Asthma
Grading Control
Criteria (last 1 month):
Daytime symptoms >2 days/week
SABA use >2 days/week
Night waking symptoms
Activity limitation
Scoring:
1–2 points: Partial control
3–4 points: Poor control
Notes:
Check peak flow or spirometry if uncertain
In kids: Prioritise inhaler technique, adherence before escalating
Step Down Criteria
When:
Adults: 2 months good control, no flares in past year, low flare risk
Children: 6 months good control
Spirometry: Assess 4–6 weeks post step-down
Approach: Reduce ICS dose by 25–50% per step-down
Action Plan: Ensure patient has an updated asthma action plan
Do Not Step Down
If:
Recent or ongoing respiratory infection
Seasonal triggers (e.g., winter, travel)
Recent exacerbation or poor adherence
Frequent SABA use (>2 days/week) or persistent night symptoms
Risk Factors for Life-Threatening Asthma
ICU admission or ventilation for asthma
≥2 hospitalisations or ≥3 ED visits in the past year
≥1 SABA/month
Poor adherence or inhaler technique
Food allergy or sudden severe exacerbations
Comorbidities: Obesity, GORD, depression (↑ complexity)
Non-Pharmacological Management
Triggers: Avoid allergens, smoke, occupational irritants
Inhaler: Ensure correct technique, use spacer
Vaccination: Annual influenza vaccine
Exercise: 150 min/week, gradual increase if unaccustomed
Follow-Up: Review 4 weeks post step-up therapy; annual spirometry
Action Plan: Provide a written plan for exacerbation management
Control Comorbidities: Treat allergic rhinitis (e.g., intranasal corticosteroids)
Deterioration: Reliever always available, monitor peak flow if possible
Lifestyle: Maintain healthy weight, address nutrition
Psychosocial: Manage stress/anxiety to improve adherence
Stepwise Management
Paeds
SABA PRN
Low-dose ICS or montelukast
High-dose ICS + low-dose LABA ± montelukast
NB: Avoid ICS/LABA in <5 yrs
Check inhaler technique/adherence before stepping up
Adults
SABA PRN
Low-dose ICS ± LABA PRN (e.g., budesonide/formoterol)

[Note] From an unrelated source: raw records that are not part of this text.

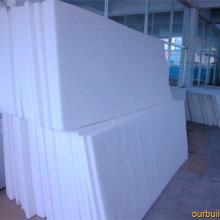 供应白色吸音棉 环保阻燃吸音棉/吸音棉板 墙体隔音棉/隔音棉批发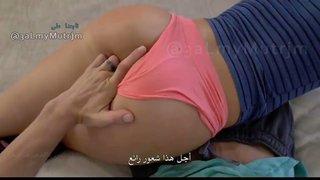 المراهقة المربربة وزوج الام المنحرف الفيديو الإباحية العربية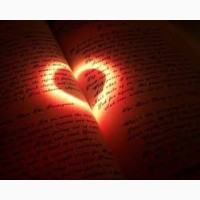 Любовная магия. Приворот на любовь. Устранение соперников, конкурентов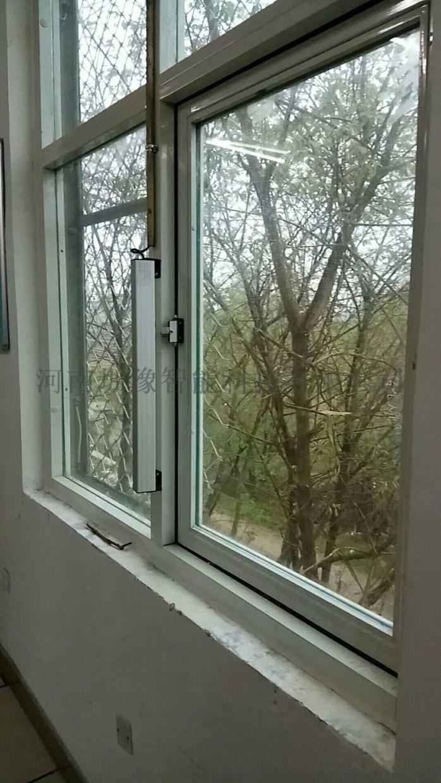 河南省焦作市螺杆式电动开窗器厂家发货810149905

ICS/LABA (low-dose) maintenance ± SABA PRN
High-dose ICS/LABA
NB: Symbicort (low) as MART can replace SABA if symptoms <2 days/month
SABA overuse (>2 canisters/year) indicates poor control
Key Drugs
Montelukast:
4 mg daily (<6 yrs), 5 mg daily (6+ yrs)
Ideal for allergic rhinitis or if ICS not feasible
Monitor for neuropsychiatric side effects (e.g., nightmares)
ICS/LABA:
Budesonide/formoterol or beclometasone/formoterol (low-dose)
Use spacer; rinse mouth post-inhalation to avoid thrush
Exercise-Induced Asthma
Paeds:
Salbutamol PRN pre-exercise
Add montelukast (2–14 yrs) or ICS if persistent
Adults:
Salbutamol (1–4 puffs) pre-exercise
Add regular ICS or montelukast if uncontrolled
Dosing
ICS Low Dose: ~200 mcg/day (budesonide equivalent)
Max: 500 mcg (children), 1000 mcg (adults)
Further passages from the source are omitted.